Time Warner Cable Considers Offering Broadcast Channels Over The Internet

While all the network broadcasters are suing Aereo — the startup that captures over-the-air signals then transmits them to subscribers over the Internet for a monthly fee — the CEO of Time Warner Cable is looking that the tech and thinking it may be a pretty good idea for his company.

“What Aereo is doing to bring broadcast signals to its customers is interesting,” TWC CEO Glenn Britt tells the Washington Post. “If it is found legal, we could conceivably use similar technology.”

For those coming late to the Aereo party, the broadcasters allege that the company is breaking the law by retransmitting their over-the-air content without paying for it.

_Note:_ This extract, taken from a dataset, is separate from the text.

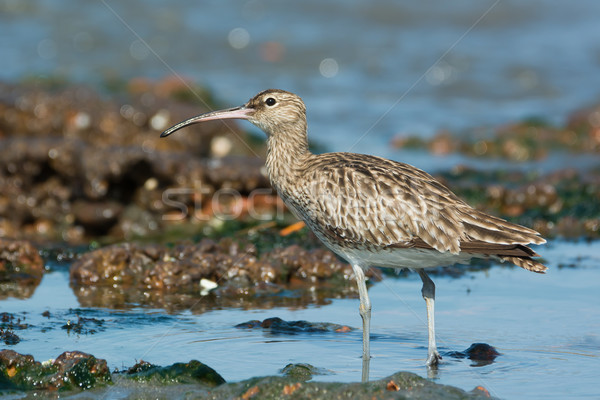 Whimbrel tilting head to the sky Stock photo © davemontreuil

Aereo maintains that by using an array of teensy-weensy antennae, each dedicated to an individual customer, it’s not doing anything different than someone who puts an antenna on her roof to improve her reception.

Aereo currently only operates in two markets, but is planning to expand to 22 markets in the coming month. Obviously, the long-term feasibility of this expansion relies on Aereo proving its case in court.

Even if Aereo is the victor in the broadcaster lawsuits, a company like Time Warner Cable, with an existing nationwide customer base of cable and Internet users and more money to throw around, would be in a better position to make this sort of tech available to the largest number of consumers.

Of course, acquiring Aereo or starting a competing service would likely throw a wrench in TWC’s relationships with the networks. CBS Corp. CEO Les Moonves recently stated that he’d consider going cable-only if it loses the Aereo lawsuit, a sentiment first voiced by the COO of News Corp, which owns FOX. But what will happen if/when one of the nation’s largest cable providers is offering the very service these networks went off the air to avoid?

That’s a question to be answered down the road. But in the meantime, Britt is repeating his war cry that broadcasters are forcing bundles of channels down the throats of cable and satellite operators, who have no choice but to pass that cost on to customers.

“The structure needs more flexibility,” said Britt, who has been beating this drum for a while now. “There are fellow citizens who are struggling financially and can’t afford large programming packages. We want the ability to offer those customers smaller, more affordable packages.”

A rep for the National Association of Broadcasters says Britt is being hypocritical in pointing the finger at the big content providers.

“Time Warner Cable owns regional sports channels that charge viewers as much as $5 per subscriber per month,” the EVP of the NAB tells the Post. “The notion that Time Warner Cable has suddenly become ‘pro-consumer’ is laughable.”